MATERIAL SHOWN:
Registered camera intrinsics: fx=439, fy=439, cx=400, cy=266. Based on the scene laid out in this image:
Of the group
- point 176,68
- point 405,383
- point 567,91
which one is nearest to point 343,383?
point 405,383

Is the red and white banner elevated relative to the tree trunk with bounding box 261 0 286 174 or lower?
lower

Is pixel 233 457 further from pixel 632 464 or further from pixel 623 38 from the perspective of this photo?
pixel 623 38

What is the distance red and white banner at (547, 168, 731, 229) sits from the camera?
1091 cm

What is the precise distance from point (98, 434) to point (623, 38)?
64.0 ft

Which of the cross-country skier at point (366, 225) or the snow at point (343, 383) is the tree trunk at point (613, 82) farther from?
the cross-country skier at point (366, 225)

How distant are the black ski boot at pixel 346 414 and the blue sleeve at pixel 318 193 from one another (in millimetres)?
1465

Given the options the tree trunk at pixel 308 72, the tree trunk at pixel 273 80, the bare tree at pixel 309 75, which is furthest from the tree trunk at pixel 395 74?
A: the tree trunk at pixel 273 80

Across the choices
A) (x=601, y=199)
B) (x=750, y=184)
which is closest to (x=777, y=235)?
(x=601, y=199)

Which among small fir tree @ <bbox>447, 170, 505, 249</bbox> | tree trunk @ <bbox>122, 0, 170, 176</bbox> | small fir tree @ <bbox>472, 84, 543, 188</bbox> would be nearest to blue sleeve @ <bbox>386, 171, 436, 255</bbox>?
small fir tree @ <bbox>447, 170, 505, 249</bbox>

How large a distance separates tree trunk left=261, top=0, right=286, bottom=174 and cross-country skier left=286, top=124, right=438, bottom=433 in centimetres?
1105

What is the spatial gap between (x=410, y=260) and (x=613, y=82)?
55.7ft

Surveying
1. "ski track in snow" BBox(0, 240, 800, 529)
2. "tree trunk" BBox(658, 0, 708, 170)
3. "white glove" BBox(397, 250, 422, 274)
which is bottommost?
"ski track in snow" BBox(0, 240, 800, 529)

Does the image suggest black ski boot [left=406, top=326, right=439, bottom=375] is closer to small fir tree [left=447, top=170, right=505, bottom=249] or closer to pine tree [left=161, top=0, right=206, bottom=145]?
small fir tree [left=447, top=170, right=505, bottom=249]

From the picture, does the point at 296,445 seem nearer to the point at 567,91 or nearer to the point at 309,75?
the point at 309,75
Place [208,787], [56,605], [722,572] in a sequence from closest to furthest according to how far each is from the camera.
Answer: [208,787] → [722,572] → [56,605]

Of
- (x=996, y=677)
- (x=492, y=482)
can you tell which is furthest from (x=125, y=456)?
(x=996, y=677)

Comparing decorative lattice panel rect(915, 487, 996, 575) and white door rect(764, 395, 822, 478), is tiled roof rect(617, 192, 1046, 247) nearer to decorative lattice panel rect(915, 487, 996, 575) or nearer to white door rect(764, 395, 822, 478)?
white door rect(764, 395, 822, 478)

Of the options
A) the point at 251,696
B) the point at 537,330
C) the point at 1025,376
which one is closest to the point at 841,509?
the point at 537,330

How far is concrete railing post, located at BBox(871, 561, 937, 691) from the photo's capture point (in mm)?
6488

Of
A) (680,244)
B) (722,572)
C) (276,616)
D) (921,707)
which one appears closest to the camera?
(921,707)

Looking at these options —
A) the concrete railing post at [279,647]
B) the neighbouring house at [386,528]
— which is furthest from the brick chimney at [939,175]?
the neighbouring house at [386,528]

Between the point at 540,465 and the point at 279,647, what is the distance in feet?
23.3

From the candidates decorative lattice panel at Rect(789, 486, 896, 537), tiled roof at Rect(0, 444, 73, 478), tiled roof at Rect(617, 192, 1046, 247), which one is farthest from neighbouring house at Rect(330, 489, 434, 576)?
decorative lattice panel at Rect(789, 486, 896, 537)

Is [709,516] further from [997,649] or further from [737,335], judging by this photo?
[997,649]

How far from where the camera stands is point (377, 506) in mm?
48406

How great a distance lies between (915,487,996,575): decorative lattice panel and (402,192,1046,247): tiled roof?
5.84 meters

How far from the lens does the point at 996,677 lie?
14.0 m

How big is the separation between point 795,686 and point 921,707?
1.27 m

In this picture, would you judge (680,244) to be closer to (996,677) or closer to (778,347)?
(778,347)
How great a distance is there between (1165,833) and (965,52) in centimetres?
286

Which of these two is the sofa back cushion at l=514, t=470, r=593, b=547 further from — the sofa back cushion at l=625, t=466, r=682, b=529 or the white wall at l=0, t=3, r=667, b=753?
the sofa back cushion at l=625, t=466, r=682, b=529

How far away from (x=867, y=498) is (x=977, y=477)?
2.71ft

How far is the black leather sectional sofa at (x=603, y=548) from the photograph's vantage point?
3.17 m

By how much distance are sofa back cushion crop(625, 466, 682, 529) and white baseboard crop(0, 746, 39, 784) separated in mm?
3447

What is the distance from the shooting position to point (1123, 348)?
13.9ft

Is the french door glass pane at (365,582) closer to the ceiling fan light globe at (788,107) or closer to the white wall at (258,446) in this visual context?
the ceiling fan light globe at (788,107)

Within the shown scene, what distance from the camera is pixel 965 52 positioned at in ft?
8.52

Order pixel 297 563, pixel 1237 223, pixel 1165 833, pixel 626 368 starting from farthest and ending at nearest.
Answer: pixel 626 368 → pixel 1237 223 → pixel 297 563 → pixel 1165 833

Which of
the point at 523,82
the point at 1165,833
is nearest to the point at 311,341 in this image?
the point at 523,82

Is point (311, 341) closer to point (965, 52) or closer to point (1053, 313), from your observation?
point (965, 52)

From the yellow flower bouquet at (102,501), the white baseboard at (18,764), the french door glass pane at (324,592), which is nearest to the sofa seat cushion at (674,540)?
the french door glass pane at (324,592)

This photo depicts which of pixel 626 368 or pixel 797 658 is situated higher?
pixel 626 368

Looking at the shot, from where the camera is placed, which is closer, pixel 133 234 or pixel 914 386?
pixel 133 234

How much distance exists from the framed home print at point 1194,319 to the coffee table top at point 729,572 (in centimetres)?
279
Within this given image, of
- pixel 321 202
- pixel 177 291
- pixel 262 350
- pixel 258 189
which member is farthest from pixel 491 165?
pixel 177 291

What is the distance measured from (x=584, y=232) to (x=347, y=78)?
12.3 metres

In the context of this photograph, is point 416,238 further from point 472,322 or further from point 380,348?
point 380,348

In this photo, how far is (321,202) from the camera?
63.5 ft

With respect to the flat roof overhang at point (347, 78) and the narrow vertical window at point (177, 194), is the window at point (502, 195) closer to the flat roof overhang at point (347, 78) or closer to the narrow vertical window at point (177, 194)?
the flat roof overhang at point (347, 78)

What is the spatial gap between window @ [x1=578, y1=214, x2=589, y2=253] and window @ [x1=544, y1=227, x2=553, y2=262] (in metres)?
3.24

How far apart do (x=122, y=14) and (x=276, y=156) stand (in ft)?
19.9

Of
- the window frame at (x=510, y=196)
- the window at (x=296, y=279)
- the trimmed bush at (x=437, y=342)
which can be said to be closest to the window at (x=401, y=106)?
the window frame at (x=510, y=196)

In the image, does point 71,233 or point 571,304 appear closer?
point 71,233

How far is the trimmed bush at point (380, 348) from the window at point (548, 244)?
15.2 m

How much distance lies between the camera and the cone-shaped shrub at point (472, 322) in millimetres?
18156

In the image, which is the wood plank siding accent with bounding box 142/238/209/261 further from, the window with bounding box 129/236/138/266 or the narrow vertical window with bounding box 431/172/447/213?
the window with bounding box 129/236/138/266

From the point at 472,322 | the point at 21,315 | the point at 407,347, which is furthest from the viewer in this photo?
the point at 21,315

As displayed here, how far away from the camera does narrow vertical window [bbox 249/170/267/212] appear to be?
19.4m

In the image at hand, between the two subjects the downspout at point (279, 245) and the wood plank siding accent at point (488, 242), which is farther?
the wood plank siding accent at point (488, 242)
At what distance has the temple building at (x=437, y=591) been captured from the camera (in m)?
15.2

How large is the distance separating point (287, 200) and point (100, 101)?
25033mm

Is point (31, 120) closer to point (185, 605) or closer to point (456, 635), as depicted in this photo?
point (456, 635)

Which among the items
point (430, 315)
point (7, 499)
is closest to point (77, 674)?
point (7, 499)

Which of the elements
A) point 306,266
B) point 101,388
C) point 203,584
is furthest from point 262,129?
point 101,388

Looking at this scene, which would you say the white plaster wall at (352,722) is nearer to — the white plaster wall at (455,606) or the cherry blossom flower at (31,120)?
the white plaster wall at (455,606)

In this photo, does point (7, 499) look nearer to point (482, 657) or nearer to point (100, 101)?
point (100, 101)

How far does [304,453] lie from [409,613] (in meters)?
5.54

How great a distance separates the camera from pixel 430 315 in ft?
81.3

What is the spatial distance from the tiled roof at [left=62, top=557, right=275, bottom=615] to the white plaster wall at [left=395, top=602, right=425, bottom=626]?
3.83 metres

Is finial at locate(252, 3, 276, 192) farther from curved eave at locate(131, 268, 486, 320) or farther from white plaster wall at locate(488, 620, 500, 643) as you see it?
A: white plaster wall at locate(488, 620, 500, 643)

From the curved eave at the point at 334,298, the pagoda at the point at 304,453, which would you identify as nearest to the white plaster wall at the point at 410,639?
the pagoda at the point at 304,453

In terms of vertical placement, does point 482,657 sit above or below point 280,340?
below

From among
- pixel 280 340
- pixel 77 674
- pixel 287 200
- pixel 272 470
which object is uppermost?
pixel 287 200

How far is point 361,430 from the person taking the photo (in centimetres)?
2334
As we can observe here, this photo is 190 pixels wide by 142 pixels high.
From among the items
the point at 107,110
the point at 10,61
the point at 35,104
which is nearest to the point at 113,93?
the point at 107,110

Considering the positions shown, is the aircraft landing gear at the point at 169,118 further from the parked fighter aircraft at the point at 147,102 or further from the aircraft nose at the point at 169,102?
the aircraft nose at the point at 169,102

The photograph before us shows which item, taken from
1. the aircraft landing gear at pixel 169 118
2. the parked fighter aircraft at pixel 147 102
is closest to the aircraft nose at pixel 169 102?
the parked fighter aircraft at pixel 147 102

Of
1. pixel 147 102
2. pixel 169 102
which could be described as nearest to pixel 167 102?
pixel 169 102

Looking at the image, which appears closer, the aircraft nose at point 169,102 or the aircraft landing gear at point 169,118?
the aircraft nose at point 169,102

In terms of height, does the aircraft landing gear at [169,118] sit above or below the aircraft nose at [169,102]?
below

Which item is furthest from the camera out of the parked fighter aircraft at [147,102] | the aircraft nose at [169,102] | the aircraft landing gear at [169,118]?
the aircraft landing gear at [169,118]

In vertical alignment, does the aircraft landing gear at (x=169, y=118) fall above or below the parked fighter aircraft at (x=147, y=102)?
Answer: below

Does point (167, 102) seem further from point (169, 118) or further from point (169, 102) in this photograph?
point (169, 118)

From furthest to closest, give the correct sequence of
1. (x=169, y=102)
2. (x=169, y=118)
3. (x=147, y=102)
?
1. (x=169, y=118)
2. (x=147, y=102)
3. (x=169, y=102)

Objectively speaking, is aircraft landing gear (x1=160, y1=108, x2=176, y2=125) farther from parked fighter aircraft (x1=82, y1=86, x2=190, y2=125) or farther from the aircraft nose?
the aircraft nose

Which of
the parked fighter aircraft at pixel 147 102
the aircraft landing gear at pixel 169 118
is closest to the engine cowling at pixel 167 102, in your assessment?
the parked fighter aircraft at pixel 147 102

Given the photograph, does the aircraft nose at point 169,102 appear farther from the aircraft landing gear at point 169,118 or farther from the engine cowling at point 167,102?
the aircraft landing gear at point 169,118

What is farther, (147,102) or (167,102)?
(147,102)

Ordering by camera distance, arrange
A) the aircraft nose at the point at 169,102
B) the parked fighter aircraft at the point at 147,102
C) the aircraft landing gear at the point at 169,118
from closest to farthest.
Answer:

WHAT YOU WILL DO:
Set down, word for word, every line from the line that holds "The photograph before" to the end of the entries above, including both ends.

WRITTEN REPLY:
The photograph before us shows which item, taken from
1. the aircraft landing gear at pixel 169 118
2. the parked fighter aircraft at pixel 147 102
is closest to the aircraft nose at pixel 169 102?
the parked fighter aircraft at pixel 147 102

Of
1. pixel 147 102
2. pixel 169 102
which could be described as nearest to pixel 167 102?
pixel 169 102

Looking at the image, which appears closer, the aircraft nose at point 169,102 or the aircraft landing gear at point 169,118?
the aircraft nose at point 169,102

In terms of height, does the aircraft landing gear at [169,118] sit above or below the aircraft nose at [169,102]?
below

Which item is furthest from the camera out of the parked fighter aircraft at [147,102] | the aircraft nose at [169,102] | the aircraft landing gear at [169,118]?
the aircraft landing gear at [169,118]

In vertical alignment, does the aircraft landing gear at (x=169, y=118) fall above or below the parked fighter aircraft at (x=147, y=102)?
Answer: below

Does point (167, 102) seem further from point (169, 118) or further from point (169, 102) in this photograph?
point (169, 118)

From furthest to closest, give the correct sequence of
1. (x=169, y=102)
2. (x=169, y=118)
3. (x=147, y=102)
?
1. (x=169, y=118)
2. (x=147, y=102)
3. (x=169, y=102)

Objectively speaking, is aircraft landing gear (x1=160, y1=108, x2=176, y2=125) farther from parked fighter aircraft (x1=82, y1=86, x2=190, y2=125) or farther from the aircraft nose?
the aircraft nose

Which of
the parked fighter aircraft at pixel 147 102
the aircraft landing gear at pixel 169 118
is closest to the engine cowling at pixel 167 102, in your assessment?
the parked fighter aircraft at pixel 147 102

Given the photograph, does the aircraft nose at point 169,102 appear farther from the aircraft landing gear at point 169,118 or farther from the engine cowling at point 167,102?
the aircraft landing gear at point 169,118

What is farther, (147,102) or (167,102)?
(147,102)

Ordering by camera distance, arrange
A) the aircraft nose at the point at 169,102
B) the parked fighter aircraft at the point at 147,102
C) the aircraft landing gear at the point at 169,118
from closest to farthest.
Answer:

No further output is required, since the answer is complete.